(Collected data entries)
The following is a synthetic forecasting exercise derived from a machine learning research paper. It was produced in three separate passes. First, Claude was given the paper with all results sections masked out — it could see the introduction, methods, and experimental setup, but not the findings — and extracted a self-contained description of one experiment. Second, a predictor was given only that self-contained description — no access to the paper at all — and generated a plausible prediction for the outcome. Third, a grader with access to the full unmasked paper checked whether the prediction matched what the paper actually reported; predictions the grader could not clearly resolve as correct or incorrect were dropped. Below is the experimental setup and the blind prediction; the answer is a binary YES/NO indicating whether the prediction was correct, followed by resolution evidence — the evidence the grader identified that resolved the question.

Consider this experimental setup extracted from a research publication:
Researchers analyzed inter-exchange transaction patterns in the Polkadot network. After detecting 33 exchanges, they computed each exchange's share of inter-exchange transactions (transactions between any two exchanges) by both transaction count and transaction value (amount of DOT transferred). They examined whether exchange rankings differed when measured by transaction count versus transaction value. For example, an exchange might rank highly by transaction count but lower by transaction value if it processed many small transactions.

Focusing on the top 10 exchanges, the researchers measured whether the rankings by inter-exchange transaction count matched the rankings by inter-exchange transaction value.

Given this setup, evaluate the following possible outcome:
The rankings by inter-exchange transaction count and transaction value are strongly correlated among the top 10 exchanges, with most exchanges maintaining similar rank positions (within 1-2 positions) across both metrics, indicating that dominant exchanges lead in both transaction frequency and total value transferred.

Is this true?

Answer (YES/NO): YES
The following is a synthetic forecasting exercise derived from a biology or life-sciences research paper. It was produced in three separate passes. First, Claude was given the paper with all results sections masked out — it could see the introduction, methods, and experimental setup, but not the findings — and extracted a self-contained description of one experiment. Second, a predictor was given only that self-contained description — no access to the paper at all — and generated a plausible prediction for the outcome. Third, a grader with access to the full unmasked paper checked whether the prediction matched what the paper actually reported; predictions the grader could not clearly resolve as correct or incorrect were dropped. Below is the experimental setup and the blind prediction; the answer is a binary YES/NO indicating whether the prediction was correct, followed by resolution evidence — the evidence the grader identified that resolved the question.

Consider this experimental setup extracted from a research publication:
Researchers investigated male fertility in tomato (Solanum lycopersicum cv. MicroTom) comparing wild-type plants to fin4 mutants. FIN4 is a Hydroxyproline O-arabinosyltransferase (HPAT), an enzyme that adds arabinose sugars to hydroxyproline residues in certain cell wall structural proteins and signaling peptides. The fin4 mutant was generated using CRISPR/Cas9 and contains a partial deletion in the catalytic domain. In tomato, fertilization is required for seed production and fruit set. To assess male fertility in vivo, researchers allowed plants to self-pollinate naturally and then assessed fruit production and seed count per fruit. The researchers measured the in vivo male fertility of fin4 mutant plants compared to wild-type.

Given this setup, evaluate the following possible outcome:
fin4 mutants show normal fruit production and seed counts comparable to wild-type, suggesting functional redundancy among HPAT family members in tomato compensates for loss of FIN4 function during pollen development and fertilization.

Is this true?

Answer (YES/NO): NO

### Exercise
Write down all of the records again, word for word.

### Response area
The following is a synthetic forecasting exercise derived from a machine learning research paper. It was produced in three separate passes. First, Claude was given the paper with all results sections masked out — it could see the introduction, methods, and experimental setup, but not the findings — and extracted a self-contained description of one experiment. Second, a predictor was given only that self-contained description — no access to the paper at all — and generated a plausible prediction for the outcome. Third, a grader with access to the full unmasked paper checked whether the prediction matched what the paper actually reported; predictions the grader could not clearly resolve as correct or incorrect were dropped. Below is the experimental setup and the blind prediction; the answer is a binary YES/NO indicating whether the prediction was correct, followed by resolution evidence — the evidence the grader identified that resolved the question.

Consider this experimental setup extracted from a research publication:
Researchers analyzed inter-exchange transaction patterns in the Polkadot network. After detecting 33 exchanges, they computed each exchange's share of inter-exchange transactions (transactions between any two exchanges) by both transaction count and transaction value (amount of DOT transferred). They examined whether exchange rankings differed when measured by transaction count versus transaction value. For example, an exchange might rank highly by transaction count but lower by transaction value if it processed many small transactions.

Focusing on the top 10 exchanges, the researchers measured whether the rankings by inter-exchange transaction count matched the rankings by inter-exchange transaction value.

Given this setup, evaluate the following possible outcome:
The rankings by inter-exchange transaction count and transaction value are strongly correlated among the top 10 exchanges, with most exchanges maintaining similar rank positions (within 1-2 positions) across both metrics, indicating that dominant exchanges lead in both transaction frequency and total value transferred.

Is this true?

Answer (YES/NO): YES
The following is a synthetic forecasting exercise derived from a biology or life-sciences research paper. It was produced in three separate passes. First, Claude was given the paper with all results sections masked out — it could see the introduction, methods, and experimental setup, but not the findings — and extracted a self-contained description of one experiment. Second, a predictor was given only that self-contained description — no access to the paper at all — and generated a plausible prediction for the outcome. Third, a grader with access to the full unmasked paper checked whether the prediction matched what the paper actually reported; predictions the grader could not clearly resolve as correct or incorrect were dropped. Below is the experimental setup and the blind prediction; the answer is a binary YES/NO indicating whether the prediction was correct, followed by resolution evidence — the evidence the grader identified that resolved the question.

Consider this experimental setup extracted from a research publication:
Researchers investigated male fertility in tomato (Solanum lycopersicum cv. MicroTom) comparing wild-type plants to fin4 mutants. FIN4 is a Hydroxyproline O-arabinosyltransferase (HPAT), an enzyme that adds arabinose sugars to hydroxyproline residues in certain cell wall structural proteins and signaling peptides. The fin4 mutant was generated using CRISPR/Cas9 and contains a partial deletion in the catalytic domain. In tomato, fertilization is required for seed production and fruit set. To assess male fertility in vivo, researchers allowed plants to self-pollinate naturally and then assessed fruit production and seed count per fruit. The researchers measured the in vivo male fertility of fin4 mutant plants compared to wild-type.

Given this setup, evaluate the following possible outcome:
fin4 mutants show normal fruit production and seed counts comparable to wild-type, suggesting functional redundancy among HPAT family members in tomato compensates for loss of FIN4 function during pollen development and fertilization.

Is this true?

Answer (YES/NO): NO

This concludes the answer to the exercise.